My sons were watching football with their grandparents.
Their grandmother shouted at the television as the Giants blew it, again.
Jason despaired about the Falcons.
I sat in the living room playing Uno with Lillie.
The Christmas tree was lit with white lights. Ella Fitzgerald sang the Rodgers and Hart songbook.
“I get too hungry for dinner at eight . . .,” I sang along.
“I go to opera and stay wide awake.”
“I never bother with people I hate. Help me, Lillie!”
“I’ll just have to sing it louder then . . . that’s why the lady is a tramp.”
She rolled her eyes. “Dad, it’s your turn.”
“Again? Okay, green five.”
Lillie drew a card.
“Lillie?” her mother called from the sun room. She was splitting one of the two copies of the paper with Richard and Paul.
“Do you want to go to the carousel?”
“In a minute, I’m playing Uno with Dad.”
“Okay. Finish that, and we’ll go with your uncles.”
Lillie returned to her hand.
“Ha! Draw four and the color is . . . blue. Do you have any blues, Dad?”
“That’s for me to know and you to find out.” I tossed down a card. “Blue three.”
Lillie studied her cards. “Hey Dad, do you want to go to the carousel?”
“Sure, that sounds fun.”
“Hey Mom, Dad is coming to the carousel!”
There was a pause. “Okay,” her mother shouted.
“We can try to get the gold ring,” Lillie said, putting down a blue seven. “It’s special.”
“That’s right, the brass ring means a free ride.” I discarded a red seven. “Uno!”
Lillie looked up at me, her tongue in her teeth. She put down a red six.
I tossed a red four. “I win! I win, I win, I win.”
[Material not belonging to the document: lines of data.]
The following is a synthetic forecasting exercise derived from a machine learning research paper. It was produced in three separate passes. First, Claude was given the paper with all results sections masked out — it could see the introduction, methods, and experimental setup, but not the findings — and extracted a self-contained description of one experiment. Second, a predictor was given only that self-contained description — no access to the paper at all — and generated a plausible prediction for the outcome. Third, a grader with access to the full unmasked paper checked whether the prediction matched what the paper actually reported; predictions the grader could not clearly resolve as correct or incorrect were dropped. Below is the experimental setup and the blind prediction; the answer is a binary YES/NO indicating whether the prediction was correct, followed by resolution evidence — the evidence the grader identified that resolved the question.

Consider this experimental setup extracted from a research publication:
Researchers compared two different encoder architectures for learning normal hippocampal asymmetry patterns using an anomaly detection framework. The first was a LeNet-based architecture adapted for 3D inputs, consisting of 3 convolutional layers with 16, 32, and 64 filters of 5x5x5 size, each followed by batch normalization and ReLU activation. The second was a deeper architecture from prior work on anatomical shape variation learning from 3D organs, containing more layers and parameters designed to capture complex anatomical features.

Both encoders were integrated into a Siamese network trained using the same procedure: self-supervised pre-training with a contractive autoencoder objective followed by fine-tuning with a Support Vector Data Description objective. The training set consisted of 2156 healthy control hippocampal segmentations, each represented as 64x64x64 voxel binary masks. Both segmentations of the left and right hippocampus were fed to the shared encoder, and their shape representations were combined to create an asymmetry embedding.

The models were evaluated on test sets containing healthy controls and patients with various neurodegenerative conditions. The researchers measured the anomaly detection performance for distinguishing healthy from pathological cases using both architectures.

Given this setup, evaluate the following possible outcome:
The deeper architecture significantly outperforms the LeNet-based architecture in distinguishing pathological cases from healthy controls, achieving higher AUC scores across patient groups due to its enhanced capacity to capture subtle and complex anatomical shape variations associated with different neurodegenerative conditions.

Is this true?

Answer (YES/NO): NO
“Whatever, that’s two games for you, six games for me.”
“And five dollars you owe me.”
Lillie lifted a bare foot to my face. “We aren’t playing for real money, Dad,” she giggled.
“Can we change the bet and say we are? I didn’t know I was going to win.”
“No, that’s not fair.”
“Fine. Fine! Maybe you can just give me five dollars anyway?”
“Dad . . .”
“Fine, I’ll just gloat.” I reached for her shoes and socks. “Let’s get ready for the carousel.”
I called to the other room. “Lucy, we’re almost ready.”
I heard chairs move. Richard and Paul passed through the room to the coat closet.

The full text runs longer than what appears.